India's predominantly domestic demand-driven growth model and lower reliance on global cyclical sectors provide resilience in this phase. Its perception as an "anti-AI" market offers a cushion during rotations away from AI-heavy themes. Moreover, a strong consumption backdrop, supported by government stimulus and a turnaround in credit growth, underpins earnings stability versus global peers who are more exposed to global trade disruptions and technology-led cyclicality.
How should investors rebalance portfolios amid event-heavy quarters like Budget and quarterly earnings season, along with global risks?
Historical evidence shows geopolitical headlines often have short-lived impacts on markets. Maintain strategic asset allocation through events, avoid knee-jerk shifts, and rebalance only when fundamentals change meaningfully.
Tactical trimming or layering can be considered within risk budgets, but core allocations should reflect long-term risk/return objectives co-developed with advisors.
What are your expectations from Budget 2026? Which sectors could be structural winners or losers from the announcements?
Budget 2026 could likely balance fiscal prudence with growth support. While Consumption could emerge as a tactical winner if announcements around the 8th Central Pay Commission materialise in a meaningful way, we expect the defence sector to be a structural winner, backed by higher capital allocation and continued push under Aatmanirbhar Bharat agenda, from budgetary announcements.
Select export-oriented sectors such as textiles, apparel, and gems and jewellery may see targeted relief amid US tariff pressures. Overall, the Budget should reinforce domestic demand and long-term competitiveness, reflecting India’s readiness to navigate a tariff-led global environment.
Will Q3FY26 earnings show first signs of consumption revival?
Early indicators of consumption revival emerged in high-value discretionary segments like autos and jewellery in the Q2FY26. We expect broader signals in Q3FY26, with consumer staples/everyday demand categories and higher hotel occupancy rates reflecting more widespread uptick as rural and urban spending gains traction along with better traction at luxury end of consumption. Gradual improvement in household income and targeted policy benefits should underpin this more holistic revival.

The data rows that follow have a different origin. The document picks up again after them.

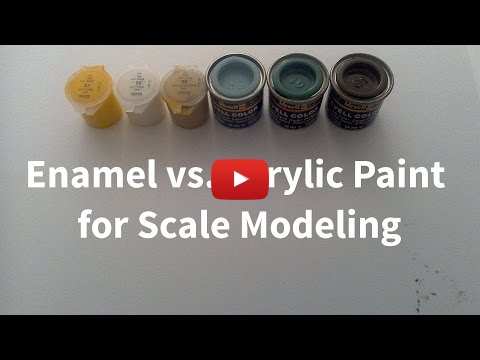Embedded thumbnail for Enamel vs. Acrylic Paint for Scale Modeling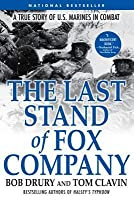 last stand of fox company His books include the heart of everything that is, halsey's typhoon, the last  stand of fox company, and last men out the heart of everything that is is.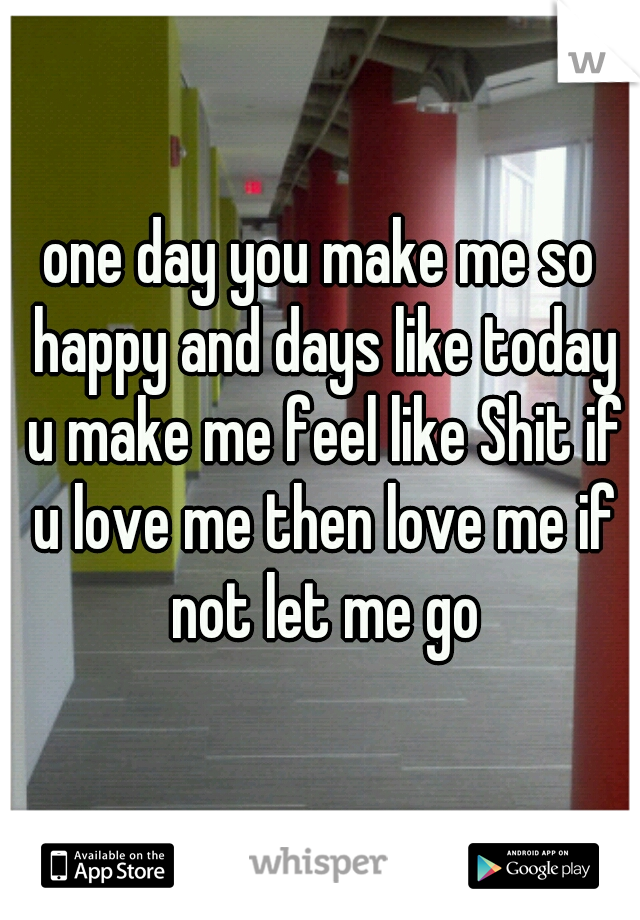 one day you make me so happy and days like today u make me feel like Shit if u love me then love me if not let me go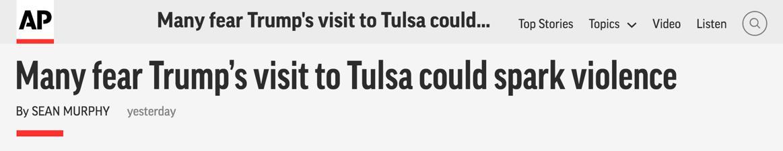 △美联社报道,许多人害怕特朗普此行前往塔尔萨会导致种族暴力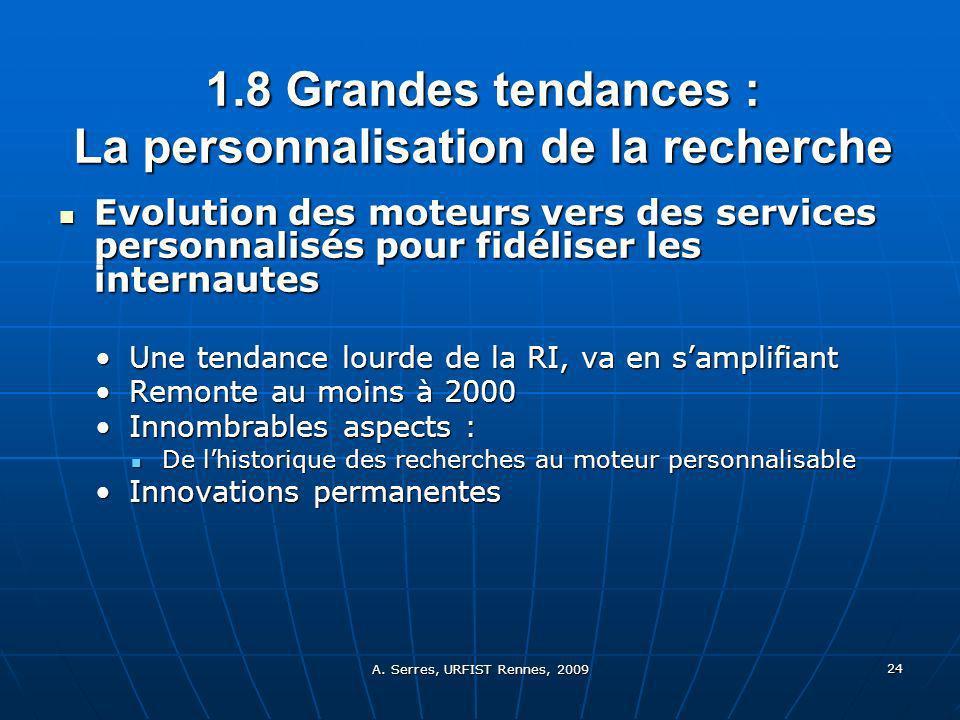 A. Serres, URFIST Rennes, 2009 24 1.8 Grandes tendances : La personnalisation de la recherche Evolution des moteurs vers des services personnalisés po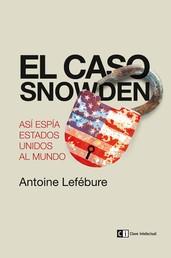 El caso Snowden - Así espía Estados Unidos al mundo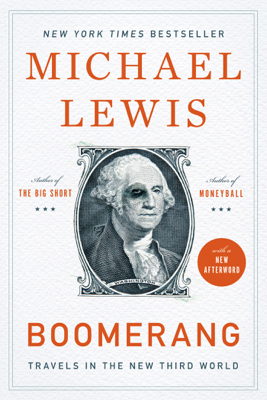 Boomerang: Travels in the New Third World - Michael Lewis book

As global economic power gradually shifts and supply chains realign, how well is India positioned to capture long-term capital and growth, from an investor's perspective?
The global economy is gradually transitioning from a unipolar to a multipolar structure over the next decade, with economic leadership broadening beyond the US to include multiple large economies, notably India. This shift is structurally positive for India, as it should support sustained capital inflows over time. However, as global currencies and capital markets adjust to this new reality, the transition could be disruptive if not handled carefully by policy makers, potentially triggering short-term risk-off phases across asset classes.